> _What you will do_: Take the line containing "As shown within" and all lines after it to the end of the records, and output them exactly.
====== The input
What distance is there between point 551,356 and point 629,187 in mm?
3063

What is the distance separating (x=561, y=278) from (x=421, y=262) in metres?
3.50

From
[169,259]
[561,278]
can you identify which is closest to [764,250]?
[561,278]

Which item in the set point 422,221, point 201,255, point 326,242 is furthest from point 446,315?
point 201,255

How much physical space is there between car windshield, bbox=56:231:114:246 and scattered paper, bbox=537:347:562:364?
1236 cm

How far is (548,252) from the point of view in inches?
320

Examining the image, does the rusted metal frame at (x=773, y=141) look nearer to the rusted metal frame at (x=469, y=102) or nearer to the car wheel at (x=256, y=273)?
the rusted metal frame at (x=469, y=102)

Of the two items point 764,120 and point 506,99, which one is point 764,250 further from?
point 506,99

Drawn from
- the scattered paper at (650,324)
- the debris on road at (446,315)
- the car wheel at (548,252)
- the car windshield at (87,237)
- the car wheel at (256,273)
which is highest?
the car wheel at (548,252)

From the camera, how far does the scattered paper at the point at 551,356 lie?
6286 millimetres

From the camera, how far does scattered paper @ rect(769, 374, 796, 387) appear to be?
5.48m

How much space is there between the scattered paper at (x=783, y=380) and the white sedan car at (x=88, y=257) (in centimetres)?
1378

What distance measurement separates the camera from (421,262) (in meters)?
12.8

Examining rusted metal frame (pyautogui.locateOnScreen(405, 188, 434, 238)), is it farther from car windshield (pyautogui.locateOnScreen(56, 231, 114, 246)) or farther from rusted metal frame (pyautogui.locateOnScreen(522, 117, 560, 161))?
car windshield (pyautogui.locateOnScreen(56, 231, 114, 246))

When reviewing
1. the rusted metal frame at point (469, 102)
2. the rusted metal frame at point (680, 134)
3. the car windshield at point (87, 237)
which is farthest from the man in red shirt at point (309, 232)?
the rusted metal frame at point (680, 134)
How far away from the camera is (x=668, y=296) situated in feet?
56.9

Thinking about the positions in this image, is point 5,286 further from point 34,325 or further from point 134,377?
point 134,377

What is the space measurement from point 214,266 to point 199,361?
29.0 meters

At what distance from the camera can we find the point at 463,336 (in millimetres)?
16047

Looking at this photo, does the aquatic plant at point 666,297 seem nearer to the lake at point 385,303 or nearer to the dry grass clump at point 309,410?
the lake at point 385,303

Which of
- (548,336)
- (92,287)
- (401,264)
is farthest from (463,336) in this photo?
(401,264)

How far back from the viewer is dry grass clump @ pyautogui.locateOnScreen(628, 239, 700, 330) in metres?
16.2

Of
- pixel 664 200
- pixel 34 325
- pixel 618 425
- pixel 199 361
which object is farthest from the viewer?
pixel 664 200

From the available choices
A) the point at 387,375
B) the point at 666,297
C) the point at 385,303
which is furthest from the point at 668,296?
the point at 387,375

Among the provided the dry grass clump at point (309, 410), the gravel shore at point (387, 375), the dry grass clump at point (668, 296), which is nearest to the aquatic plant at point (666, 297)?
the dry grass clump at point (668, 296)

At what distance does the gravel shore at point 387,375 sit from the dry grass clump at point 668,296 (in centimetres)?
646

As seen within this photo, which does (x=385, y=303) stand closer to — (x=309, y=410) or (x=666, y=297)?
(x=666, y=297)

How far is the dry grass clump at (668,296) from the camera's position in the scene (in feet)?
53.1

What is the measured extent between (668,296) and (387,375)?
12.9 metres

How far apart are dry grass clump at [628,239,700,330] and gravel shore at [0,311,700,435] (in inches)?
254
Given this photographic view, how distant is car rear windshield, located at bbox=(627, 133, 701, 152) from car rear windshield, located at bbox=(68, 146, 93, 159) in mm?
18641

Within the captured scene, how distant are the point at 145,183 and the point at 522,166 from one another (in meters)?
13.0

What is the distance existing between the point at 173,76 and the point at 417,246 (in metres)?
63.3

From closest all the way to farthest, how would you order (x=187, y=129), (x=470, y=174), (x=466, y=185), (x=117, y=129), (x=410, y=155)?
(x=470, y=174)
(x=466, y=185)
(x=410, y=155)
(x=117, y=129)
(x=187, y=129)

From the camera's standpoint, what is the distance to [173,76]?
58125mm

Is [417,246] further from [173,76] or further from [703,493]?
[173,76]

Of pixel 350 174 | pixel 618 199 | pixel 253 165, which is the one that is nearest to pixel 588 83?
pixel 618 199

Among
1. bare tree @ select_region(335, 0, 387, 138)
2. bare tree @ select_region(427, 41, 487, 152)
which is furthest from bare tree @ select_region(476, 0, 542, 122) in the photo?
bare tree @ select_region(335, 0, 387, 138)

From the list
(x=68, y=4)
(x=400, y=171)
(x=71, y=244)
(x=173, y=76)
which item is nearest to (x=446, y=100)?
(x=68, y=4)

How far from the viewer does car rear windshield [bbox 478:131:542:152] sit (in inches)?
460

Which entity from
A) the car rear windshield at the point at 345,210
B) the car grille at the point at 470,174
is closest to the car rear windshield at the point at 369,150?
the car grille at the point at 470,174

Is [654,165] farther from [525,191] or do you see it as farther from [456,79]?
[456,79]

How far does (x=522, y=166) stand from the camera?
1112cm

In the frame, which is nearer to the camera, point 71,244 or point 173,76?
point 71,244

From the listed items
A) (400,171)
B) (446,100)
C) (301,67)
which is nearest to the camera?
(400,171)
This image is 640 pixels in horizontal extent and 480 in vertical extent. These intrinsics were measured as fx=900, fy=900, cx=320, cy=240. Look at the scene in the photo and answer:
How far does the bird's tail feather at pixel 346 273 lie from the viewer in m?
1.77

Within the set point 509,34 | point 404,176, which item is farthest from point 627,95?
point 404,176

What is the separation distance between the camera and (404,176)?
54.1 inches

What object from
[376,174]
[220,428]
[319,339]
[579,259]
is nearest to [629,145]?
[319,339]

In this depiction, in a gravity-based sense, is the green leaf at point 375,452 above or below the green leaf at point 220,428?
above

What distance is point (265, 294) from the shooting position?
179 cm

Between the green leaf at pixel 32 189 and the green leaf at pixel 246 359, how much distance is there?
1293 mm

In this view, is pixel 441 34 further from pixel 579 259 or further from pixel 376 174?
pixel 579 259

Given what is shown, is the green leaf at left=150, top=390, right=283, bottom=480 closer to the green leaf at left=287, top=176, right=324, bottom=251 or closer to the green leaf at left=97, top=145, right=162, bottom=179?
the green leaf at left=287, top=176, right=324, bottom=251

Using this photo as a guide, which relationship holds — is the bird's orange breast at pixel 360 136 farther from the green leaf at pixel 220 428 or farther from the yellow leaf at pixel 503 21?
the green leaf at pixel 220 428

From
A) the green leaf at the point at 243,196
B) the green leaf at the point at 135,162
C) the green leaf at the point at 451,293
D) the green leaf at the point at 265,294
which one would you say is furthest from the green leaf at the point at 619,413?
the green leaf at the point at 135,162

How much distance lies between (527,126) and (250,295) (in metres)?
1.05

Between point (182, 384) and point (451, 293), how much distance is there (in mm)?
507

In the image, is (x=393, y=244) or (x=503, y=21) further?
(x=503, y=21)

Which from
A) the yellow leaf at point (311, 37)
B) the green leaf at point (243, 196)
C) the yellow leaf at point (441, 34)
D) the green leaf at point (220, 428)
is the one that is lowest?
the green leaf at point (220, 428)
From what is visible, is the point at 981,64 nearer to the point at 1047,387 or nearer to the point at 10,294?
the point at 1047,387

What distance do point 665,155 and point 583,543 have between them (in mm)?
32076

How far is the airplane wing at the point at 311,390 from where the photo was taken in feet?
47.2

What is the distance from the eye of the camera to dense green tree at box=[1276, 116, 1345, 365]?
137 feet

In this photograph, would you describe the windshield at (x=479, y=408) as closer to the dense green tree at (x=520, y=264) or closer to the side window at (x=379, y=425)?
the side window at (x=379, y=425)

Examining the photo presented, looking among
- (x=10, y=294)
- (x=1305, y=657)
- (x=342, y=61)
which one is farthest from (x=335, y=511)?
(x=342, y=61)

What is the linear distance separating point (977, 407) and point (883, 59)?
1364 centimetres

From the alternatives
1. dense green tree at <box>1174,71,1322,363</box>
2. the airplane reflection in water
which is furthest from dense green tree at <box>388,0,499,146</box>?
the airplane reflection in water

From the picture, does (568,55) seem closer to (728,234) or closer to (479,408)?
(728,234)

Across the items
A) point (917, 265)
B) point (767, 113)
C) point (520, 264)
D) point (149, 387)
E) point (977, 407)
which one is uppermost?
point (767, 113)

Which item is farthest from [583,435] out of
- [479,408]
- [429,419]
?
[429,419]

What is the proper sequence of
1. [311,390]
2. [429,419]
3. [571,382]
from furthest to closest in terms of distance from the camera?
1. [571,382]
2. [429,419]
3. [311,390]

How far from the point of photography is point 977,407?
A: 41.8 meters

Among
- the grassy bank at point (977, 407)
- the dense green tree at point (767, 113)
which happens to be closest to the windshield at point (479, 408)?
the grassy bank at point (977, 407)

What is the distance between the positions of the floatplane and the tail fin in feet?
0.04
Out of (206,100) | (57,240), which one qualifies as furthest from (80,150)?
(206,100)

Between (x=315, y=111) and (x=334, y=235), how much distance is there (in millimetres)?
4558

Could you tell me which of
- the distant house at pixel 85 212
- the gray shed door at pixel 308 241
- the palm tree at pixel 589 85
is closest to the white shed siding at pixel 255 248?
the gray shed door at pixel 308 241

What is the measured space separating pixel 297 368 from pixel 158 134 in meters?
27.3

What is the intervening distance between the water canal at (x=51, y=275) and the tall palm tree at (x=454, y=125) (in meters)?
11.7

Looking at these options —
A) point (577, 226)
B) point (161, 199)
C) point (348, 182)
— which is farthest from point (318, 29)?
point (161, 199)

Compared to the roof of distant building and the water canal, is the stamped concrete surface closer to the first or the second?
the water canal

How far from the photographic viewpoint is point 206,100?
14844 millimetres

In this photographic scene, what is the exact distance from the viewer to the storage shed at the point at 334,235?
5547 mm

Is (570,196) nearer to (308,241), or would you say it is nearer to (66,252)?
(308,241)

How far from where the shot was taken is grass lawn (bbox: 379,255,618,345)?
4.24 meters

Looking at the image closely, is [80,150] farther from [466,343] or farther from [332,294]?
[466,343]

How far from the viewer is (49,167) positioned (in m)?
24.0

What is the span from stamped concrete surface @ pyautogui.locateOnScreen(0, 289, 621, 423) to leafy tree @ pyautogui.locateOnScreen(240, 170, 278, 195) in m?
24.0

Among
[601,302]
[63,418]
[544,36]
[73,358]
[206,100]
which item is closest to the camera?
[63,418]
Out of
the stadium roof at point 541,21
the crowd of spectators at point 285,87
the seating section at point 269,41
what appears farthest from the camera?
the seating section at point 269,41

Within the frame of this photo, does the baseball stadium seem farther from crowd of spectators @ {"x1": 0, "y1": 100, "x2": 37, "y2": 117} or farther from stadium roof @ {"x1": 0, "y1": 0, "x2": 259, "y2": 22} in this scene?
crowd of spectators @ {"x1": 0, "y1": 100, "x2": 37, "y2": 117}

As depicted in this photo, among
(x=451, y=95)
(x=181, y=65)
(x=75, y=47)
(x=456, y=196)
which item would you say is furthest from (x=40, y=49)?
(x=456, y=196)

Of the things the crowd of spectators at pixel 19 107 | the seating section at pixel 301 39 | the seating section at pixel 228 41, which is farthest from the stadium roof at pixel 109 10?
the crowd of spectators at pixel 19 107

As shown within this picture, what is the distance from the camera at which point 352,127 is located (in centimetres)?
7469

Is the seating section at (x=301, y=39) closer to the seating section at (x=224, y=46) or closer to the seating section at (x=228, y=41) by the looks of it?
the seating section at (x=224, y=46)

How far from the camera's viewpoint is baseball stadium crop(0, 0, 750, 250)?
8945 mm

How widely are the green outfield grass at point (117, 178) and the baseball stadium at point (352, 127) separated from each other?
============
> _Result below_:
As shown within this picture, what is the distance from the camera at which point 352,127 is located (in centimetres)?
7469

Is the seating section at (x=301, y=39) closer to the seating section at (x=224, y=46) or closer to the seating section at (x=228, y=41) by the looks of it?
the seating section at (x=224, y=46)

How far from the camera's viewpoint is baseball stadium crop(0, 0, 750, 250)?
8945 mm

How widely are the green outfield grass at point (117, 178) and the baseball stadium at point (352, 127) separated from each other?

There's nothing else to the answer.